If a goal of your college or university is to encourage interdisciplinary teaching and research, are your institutional policies hindering this objective?
Tenure and promotion requirements are a major impediment to interdisciplinary programs as they encourage silos, narrow interaction, and discourage initiatives between departments.

When your institution is interviewing candidates for a faculty position, do other departments participate in the selection? Do they have a vote? A number of institutions now require that any new hire help another department.
If several faculty desire to teach a course concurrently, does the way in which faculty credit is given support or hinder that activity? At some institutions, faculty will get full credit despite the shared initiative.

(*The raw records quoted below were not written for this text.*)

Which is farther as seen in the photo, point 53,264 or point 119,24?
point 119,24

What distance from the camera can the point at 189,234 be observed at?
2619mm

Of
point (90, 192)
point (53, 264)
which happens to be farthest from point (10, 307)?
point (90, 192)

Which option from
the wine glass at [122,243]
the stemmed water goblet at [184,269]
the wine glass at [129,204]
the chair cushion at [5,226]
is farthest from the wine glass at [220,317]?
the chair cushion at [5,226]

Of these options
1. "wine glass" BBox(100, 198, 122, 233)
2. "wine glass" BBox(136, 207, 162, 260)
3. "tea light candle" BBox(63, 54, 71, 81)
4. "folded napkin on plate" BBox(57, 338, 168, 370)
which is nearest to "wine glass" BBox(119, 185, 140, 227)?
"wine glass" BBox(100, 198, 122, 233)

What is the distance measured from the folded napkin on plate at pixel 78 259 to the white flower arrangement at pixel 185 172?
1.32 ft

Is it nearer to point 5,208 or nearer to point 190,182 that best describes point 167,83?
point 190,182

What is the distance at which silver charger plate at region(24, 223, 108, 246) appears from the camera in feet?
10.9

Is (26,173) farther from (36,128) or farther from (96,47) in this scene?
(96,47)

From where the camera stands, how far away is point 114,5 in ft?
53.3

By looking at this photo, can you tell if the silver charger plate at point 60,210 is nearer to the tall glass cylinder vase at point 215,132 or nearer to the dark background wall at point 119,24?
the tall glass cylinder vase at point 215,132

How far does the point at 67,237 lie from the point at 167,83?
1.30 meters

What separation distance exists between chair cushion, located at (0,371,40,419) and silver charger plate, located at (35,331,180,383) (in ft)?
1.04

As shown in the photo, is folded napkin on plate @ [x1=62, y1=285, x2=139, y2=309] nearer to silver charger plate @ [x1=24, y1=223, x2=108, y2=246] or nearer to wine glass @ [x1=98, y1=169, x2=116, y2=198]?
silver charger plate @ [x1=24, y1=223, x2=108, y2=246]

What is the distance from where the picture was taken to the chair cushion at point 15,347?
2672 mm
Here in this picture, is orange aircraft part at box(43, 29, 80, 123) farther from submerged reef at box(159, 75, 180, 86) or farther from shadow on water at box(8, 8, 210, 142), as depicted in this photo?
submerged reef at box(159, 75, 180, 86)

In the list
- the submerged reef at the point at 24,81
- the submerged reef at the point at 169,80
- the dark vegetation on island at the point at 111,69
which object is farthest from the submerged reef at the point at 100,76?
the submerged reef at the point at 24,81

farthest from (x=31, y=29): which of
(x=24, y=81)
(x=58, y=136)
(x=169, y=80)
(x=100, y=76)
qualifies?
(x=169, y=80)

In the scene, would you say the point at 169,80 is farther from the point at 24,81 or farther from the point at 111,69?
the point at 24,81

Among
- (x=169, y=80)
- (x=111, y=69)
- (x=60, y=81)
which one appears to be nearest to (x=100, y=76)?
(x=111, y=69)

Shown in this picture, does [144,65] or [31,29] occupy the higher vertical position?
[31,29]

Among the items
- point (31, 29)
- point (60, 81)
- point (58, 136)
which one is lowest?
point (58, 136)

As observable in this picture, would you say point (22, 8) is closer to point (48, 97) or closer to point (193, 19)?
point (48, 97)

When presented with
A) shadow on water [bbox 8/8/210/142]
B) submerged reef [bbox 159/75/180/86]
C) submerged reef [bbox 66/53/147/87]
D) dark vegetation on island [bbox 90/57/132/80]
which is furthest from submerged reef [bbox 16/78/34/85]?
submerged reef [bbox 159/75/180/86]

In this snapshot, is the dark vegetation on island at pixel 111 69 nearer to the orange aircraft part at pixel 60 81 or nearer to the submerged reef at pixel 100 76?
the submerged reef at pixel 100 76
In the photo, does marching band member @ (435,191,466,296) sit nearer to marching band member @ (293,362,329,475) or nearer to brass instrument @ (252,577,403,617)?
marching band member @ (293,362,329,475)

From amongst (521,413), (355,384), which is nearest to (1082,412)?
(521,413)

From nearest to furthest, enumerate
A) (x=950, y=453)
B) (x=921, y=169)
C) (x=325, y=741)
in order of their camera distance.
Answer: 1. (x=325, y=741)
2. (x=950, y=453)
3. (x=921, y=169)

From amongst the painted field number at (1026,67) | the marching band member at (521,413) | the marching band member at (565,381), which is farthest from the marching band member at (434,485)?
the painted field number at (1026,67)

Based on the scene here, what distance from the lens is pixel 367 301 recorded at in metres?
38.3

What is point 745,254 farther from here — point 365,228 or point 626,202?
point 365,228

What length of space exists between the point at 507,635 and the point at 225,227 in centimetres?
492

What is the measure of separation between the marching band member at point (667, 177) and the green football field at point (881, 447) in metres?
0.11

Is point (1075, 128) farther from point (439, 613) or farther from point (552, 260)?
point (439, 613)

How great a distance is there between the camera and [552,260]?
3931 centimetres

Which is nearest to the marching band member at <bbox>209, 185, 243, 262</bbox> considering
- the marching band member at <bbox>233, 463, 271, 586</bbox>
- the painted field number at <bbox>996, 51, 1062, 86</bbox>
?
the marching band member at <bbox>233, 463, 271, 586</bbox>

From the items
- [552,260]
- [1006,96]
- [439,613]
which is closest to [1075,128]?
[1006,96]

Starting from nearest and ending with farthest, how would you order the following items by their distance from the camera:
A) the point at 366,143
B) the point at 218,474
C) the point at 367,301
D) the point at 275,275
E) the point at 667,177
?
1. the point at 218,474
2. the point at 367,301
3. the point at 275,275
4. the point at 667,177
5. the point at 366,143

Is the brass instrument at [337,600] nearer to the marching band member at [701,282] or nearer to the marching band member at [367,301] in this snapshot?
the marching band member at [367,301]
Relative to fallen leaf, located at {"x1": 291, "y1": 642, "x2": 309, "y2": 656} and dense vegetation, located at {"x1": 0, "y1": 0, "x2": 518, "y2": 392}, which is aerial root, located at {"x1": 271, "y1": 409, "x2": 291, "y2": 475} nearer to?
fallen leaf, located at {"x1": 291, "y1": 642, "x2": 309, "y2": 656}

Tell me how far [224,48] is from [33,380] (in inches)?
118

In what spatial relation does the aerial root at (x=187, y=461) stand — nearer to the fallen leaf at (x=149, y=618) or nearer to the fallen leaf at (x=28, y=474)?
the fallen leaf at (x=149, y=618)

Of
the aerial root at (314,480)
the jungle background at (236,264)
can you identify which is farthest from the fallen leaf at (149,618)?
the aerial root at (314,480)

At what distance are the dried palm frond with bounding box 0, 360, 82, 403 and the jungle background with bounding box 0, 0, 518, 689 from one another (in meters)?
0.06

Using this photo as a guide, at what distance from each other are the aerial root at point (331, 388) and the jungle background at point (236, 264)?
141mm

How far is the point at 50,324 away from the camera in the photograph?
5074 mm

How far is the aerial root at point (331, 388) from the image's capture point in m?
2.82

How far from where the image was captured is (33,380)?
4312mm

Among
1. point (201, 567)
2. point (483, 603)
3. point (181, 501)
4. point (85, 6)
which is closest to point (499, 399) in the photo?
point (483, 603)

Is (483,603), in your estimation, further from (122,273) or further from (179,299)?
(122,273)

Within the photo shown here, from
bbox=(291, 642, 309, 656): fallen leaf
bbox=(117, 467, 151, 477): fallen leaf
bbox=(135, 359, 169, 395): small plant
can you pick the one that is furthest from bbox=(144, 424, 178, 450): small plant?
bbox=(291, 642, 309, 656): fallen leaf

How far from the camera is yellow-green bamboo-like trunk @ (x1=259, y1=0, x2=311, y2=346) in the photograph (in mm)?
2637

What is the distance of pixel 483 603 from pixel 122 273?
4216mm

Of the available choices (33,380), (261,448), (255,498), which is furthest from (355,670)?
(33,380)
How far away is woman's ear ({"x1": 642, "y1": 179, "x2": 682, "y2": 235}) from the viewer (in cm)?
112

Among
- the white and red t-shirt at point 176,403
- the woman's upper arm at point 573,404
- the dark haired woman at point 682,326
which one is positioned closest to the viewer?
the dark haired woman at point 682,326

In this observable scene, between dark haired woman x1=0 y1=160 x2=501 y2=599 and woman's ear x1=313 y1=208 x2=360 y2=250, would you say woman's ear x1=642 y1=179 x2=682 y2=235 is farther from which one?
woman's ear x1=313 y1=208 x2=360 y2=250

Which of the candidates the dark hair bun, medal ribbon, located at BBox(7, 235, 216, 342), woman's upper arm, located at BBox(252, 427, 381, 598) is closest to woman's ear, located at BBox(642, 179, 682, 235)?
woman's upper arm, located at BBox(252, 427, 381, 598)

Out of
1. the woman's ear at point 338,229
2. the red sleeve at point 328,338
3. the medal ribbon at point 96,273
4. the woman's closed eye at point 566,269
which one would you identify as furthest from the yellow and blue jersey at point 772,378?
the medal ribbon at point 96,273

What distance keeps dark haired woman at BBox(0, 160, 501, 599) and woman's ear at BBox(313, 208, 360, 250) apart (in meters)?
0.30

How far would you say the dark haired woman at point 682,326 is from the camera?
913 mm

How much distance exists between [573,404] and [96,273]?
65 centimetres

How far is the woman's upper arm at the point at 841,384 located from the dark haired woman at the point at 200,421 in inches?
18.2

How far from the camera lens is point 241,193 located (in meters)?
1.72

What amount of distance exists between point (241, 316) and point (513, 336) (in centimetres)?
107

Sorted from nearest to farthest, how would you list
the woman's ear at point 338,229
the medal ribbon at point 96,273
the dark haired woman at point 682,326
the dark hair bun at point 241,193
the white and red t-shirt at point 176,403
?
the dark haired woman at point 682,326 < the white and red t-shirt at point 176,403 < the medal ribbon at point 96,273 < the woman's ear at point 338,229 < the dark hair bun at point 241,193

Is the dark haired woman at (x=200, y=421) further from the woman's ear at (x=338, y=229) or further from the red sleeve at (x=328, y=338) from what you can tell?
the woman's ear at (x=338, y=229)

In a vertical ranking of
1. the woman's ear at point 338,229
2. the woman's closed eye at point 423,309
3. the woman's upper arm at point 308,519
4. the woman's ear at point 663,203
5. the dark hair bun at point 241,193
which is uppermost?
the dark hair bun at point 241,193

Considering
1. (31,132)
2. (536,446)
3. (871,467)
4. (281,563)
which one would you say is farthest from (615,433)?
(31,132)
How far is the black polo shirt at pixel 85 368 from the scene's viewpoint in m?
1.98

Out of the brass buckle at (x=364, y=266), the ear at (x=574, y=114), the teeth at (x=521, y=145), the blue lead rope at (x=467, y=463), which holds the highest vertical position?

Faculty load also plays a part in that the higher the load, the more likely that teaching will be a priority. Finding the time to explore and create interdisciplinary courses and creating opportunities for interdisciplinary research will not be a priority.

How does the institution deal with cost recovery when several departments are working together on a research project? Is it assigned to the PI's department, shared, or allocated based on some other factor, such as the number of graduate students involved or a percentage of the research expenditure?

Geography plays an important constraint as well. On many campuses, large departments have their own buildings, almost guaranteeing isolation. In the future, there will be fewer stand-alone buildings and more interconnected spaces.

So while space provides the opportunity for interdisciplinary initiatives, without a careful review of the policies that might impede its implementation, the opportunity might be lost.